Accroupis, nous causons… nous sommeillons. Pour déjeuner, boîte de singe et quelques biscuits bien secs, bien durs avec un peu de thé et c’est l’attente… De courte durée des avions Messerschmitt 110 et Stuka plus nombreux que lors des précédentes attaques déversent par vagues presque ininterrompues leur cargaison dans un fracas d’avions en piqué. Les tireurs peuvent ajuster leur tir que l’on suit grâce aux éclatements. À un moment mon voisin crie « Ça y est ! On l’a eu ! » Un moteur se détache, un énorme bloc descend. Nous ne sommes pas épais dans le fond de l’abri, un grand boom, une avalanche de caillasse et de sable nous recouvre. Nous émergeons, les avions passent le pom-pom se tait. À 6 mètres de notre trou on voit un gros cratère de la bombe sans doute destinée au Bofor dont toute l’équipe fait déjà le ménage. La ruée des chars accompagnée d’un tir plus violent d’artillerie a repris. Mais nos 75 veillent et l’attaque est arrêtée.

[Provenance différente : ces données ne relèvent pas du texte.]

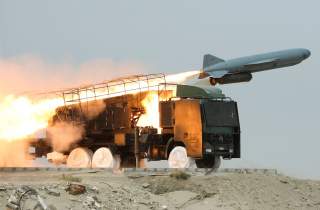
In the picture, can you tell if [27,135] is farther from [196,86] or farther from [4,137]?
[196,86]

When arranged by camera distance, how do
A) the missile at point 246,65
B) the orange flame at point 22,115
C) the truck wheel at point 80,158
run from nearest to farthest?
the orange flame at point 22,115, the truck wheel at point 80,158, the missile at point 246,65

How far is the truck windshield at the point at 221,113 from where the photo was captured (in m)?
30.9

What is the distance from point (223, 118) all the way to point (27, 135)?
10799mm

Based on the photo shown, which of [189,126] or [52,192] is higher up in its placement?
[189,126]

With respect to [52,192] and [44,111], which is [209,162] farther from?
[52,192]

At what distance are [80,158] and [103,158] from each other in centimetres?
155

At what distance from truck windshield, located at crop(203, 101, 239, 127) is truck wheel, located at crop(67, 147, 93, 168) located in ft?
23.3

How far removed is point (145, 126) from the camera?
109 ft

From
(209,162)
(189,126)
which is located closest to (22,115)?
(189,126)

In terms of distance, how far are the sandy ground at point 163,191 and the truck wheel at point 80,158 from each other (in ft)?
24.4

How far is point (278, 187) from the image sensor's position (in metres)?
28.2

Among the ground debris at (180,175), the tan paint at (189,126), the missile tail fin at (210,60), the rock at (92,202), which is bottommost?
the rock at (92,202)

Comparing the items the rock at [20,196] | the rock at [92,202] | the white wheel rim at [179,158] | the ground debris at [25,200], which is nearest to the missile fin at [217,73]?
the white wheel rim at [179,158]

Dans la soirée je rejoins le poste de ravitaillement où j’avais laissé mes affaires et mon camion dont le train avant, enfoncé dans une fouille de sable, est protégé. À l’arrière la citerne qui a ravitaillé le bataillon durant plusieurs mois n’est qu’une écumoire. Le moteur marche, les pneus sont bons. Nous allons abandonner la position à la nuit. Tous ceux qui trouvent place s’installent et cap au 213.

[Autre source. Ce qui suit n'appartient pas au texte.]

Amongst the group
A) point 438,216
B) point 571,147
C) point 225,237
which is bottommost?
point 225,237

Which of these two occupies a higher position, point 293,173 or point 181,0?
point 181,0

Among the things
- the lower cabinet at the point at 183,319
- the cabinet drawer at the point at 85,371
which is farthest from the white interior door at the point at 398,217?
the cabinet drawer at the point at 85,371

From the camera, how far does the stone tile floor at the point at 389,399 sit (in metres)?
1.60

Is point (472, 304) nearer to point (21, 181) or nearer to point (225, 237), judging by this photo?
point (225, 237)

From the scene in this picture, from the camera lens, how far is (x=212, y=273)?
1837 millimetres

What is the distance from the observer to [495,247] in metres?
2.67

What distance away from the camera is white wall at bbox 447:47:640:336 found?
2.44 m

En passant dans un trou le camion refuse d’avancer (demi arbre cassé). Nous emportons les quelques objets que nos poches peuvent contenir et rejoignons la file de véhicules qui se dirige vers la sortie. Sur un réservoir d’essence derrière la cabine d’un camion je prends place. Il démarre, il suit tout feu éteint. Le passage qui a été déminé au début de la nuit est chaotique. On s’arrête, on repart. Ça tire de tous les côtés mais par petits bonds successifs on avance dans la lueur de fusées, de camions qui brûlent. Un camion veut doubler la file, il saute sur une mine. Une chenillette de la Légion passe un peu plus loin, fonce sur une mitrailleuse et la rabote. On s’arrête encore je ne sais combien de fois. Des Noirs du bataillon de marche viennent sur nous baïonnette au canon ; ils rentrent d’une visite dans les lignes allemandes. J’ai trouvé une place plus confortable dans un autre camion, nous y sommes nombreux installés sur des sacs, des caisses. On me passe un blessé, c’est un fusilier marin, il a le bras en sang et ne se plaint pas ; je le maintiens de mon mieux. Le camion s’arrête encore et repart… Le bruit de la bataille se fait plus lointain. Nouvel arrêt. Des ambulances sont là, mon blessé est pris en charge. C’est de bon cœur que nous nous installons dans les véhicules qui nous attendent et font sitôt chargés route à l’est. Après je ne sais combien de temps : arrêt ; quelle heure est-il ? Qu’importe. Le jour se lève dans le calme. Nous avons les yeux, les narines et les oreilles encore pleins de sable qui colle à la peau, qui s’est incrusté dans les cheveux dans la barbe pas rasée depuis quelques jours. La chemise et le short sont imprégnés de sable agglutiné par la sueur. La 101e Compagnie est là, qui nous attend, escortée par des engins de la 7e Brigade Blindée Anglaise. Des Anglais ont préparé du thé. Nous n’avons rien pour le boire. Après avoir vidé des boîtes de singe, nous nous en servons comme de tasse à thé. Qu’importe les yeux de graisse qui surnagent sur le breuvage, c’est chaud et désaltérant. C’était l’aube du 11 juin 1942 le lendemain de la sortie de Bir-Hakeim.
Extrait de la Revue de la France Libre, n ° 267, 3e trimestre 1989.